Almost all metals are reactive and react vigorously with various compounds. In the whole periodic table, more than 75% elements are metallic in nature.
The reactivity series or activity series is an empirical arrangement of metals, in order of "reactivity" from highest to lowest. In other words, the most reactive metal is presented at the top and the least reactive metal at the bottom.
Hence potassium is the most reactive metal and platinum the least reactive one. In the whole series, only two non-metals are included, which are carbon & hydrogen. Carbon helps in predicting the products formed during the extraction of iron in blast furnace and hydrogen is included because non-metals below it will not react with dilute acids.
In the reactivity series, as we move from bottom to top, the reactivity of metals increases. Metals present at the top of the series can lose electrons more readily to form positive ions and corrode or tarnish more readily. They require more energy to be separated from their ores, and become stronger reducing agents, while metals present at the bottom of the series are good oxidizing agent.

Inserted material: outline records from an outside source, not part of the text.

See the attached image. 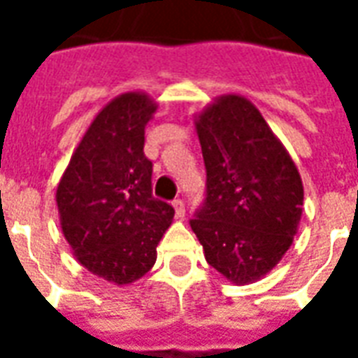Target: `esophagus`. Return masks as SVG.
<instances>
[{"mask_svg": "<svg viewBox=\"0 0 358 358\" xmlns=\"http://www.w3.org/2000/svg\"><path fill=\"white\" fill-rule=\"evenodd\" d=\"M172 207H174L176 218H184V215H186V205H184L182 199H174V201H172Z\"/></svg>", "mask_w": 358, "mask_h": 358, "instance_id": "1", "label": "esophagus"}]
</instances>
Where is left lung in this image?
Wrapping results in <instances>:
<instances>
[{
	"label": "left lung",
	"instance_id": "1",
	"mask_svg": "<svg viewBox=\"0 0 358 358\" xmlns=\"http://www.w3.org/2000/svg\"><path fill=\"white\" fill-rule=\"evenodd\" d=\"M194 122L207 197L192 230L213 268L236 285L253 284L292 248L303 213L301 174L243 95H218Z\"/></svg>",
	"mask_w": 358,
	"mask_h": 358
}]
</instances>
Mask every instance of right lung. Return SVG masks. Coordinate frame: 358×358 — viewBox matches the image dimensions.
Masks as SVG:
<instances>
[{
    "label": "right lung",
    "instance_id": "1",
    "mask_svg": "<svg viewBox=\"0 0 358 358\" xmlns=\"http://www.w3.org/2000/svg\"><path fill=\"white\" fill-rule=\"evenodd\" d=\"M157 107L145 92L110 99L59 180V220L73 255L115 285L132 284L153 268L174 218L171 205L153 197V164L143 155L145 124Z\"/></svg>",
    "mask_w": 358,
    "mask_h": 358
}]
</instances>
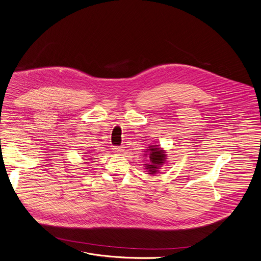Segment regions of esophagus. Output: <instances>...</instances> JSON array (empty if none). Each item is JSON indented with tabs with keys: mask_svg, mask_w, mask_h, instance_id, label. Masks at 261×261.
I'll use <instances>...</instances> for the list:
<instances>
[{
	"mask_svg": "<svg viewBox=\"0 0 261 261\" xmlns=\"http://www.w3.org/2000/svg\"><path fill=\"white\" fill-rule=\"evenodd\" d=\"M113 150H114L115 153L120 154V153H122V152L124 151V147H123V146H115V147L113 148Z\"/></svg>",
	"mask_w": 261,
	"mask_h": 261,
	"instance_id": "1",
	"label": "esophagus"
}]
</instances>
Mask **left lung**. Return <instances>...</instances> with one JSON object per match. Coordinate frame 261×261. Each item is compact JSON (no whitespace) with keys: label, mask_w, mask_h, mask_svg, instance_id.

By using the reactivity series, one can predict the products of displacement reaction. Each element in the reactivity series can be replaced from a compound by any of the elements above it. For example, magnesium metal can displace zinc ions in a solution.
Mg(s) + Zn2+ →→Zn(s) + Mg2+
The interval between metals in the reactivity series represents the reactivity of those metals towards each other.

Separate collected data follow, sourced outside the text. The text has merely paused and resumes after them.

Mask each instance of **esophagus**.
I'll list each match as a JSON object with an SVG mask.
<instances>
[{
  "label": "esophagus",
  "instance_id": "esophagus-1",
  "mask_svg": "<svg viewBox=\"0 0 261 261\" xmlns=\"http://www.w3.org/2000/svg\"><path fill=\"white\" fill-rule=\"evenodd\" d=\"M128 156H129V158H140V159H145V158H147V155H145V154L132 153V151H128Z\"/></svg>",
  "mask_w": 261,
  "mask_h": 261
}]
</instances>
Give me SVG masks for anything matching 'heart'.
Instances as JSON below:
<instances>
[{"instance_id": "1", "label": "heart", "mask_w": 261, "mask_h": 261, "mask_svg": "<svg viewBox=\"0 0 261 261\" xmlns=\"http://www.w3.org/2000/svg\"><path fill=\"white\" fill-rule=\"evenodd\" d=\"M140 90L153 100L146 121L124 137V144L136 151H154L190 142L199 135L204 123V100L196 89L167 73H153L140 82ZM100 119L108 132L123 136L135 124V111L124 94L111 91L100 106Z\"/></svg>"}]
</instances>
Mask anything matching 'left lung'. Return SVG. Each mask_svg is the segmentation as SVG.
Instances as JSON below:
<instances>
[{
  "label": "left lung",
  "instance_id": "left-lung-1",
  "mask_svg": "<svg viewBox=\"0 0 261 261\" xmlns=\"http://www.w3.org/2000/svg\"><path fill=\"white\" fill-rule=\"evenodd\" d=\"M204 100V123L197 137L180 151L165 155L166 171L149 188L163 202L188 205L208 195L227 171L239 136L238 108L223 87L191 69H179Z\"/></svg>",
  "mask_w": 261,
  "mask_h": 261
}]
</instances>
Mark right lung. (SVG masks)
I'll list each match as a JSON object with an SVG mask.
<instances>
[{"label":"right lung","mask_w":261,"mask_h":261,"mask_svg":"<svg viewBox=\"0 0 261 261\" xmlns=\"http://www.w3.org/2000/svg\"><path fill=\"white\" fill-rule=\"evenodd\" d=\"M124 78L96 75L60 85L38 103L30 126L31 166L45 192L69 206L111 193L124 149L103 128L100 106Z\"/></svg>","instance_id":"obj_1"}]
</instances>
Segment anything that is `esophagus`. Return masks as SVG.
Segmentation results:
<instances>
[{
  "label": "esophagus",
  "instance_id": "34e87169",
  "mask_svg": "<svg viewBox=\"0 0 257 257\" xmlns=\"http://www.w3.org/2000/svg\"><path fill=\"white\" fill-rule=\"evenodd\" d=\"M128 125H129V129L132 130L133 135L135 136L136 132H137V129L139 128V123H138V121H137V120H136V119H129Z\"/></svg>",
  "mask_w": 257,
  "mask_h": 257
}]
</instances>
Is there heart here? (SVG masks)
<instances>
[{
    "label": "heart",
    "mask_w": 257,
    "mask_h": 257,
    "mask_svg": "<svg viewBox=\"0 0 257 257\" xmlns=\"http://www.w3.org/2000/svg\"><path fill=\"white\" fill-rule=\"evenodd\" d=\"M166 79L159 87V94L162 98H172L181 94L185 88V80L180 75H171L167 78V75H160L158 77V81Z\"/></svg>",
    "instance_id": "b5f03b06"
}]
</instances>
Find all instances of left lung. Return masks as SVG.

If the interval between elements is larger, they will react more vigorously. The topmost five elements, form lithium to sodium are known as very active metals; hence they react with cold water to produce the hydroxide and hydrogen gas. For example, sodium forms sodium hydroxide and hydrogen gas with cold water.
2Na + 2H2O→→2NaOH + H2
From magnesium to chromium, elements are considered as active metals and they will react with very hot water or steam and form the oxide and hydrogen gas. For example, aluminum reacts with steam to form aluminum oxide and hydrogen gas.
2Al + 3H2O→→Al2O3+ 3H2
From iron to lead, metals can replace hydrogen from various acids like Hydrochloric acid, dilute sulfuric and nitric acids. Oxides of these metals undergo reduction when heated with hydrogen gas, carbon, or carbon monoxide. Till copper, metals can combine directly with oxygen and form metal oxide. Elements present at the bottom from mercury to gold are often found in the native form in nature and their oxides show thermal decomposition under mild conditions.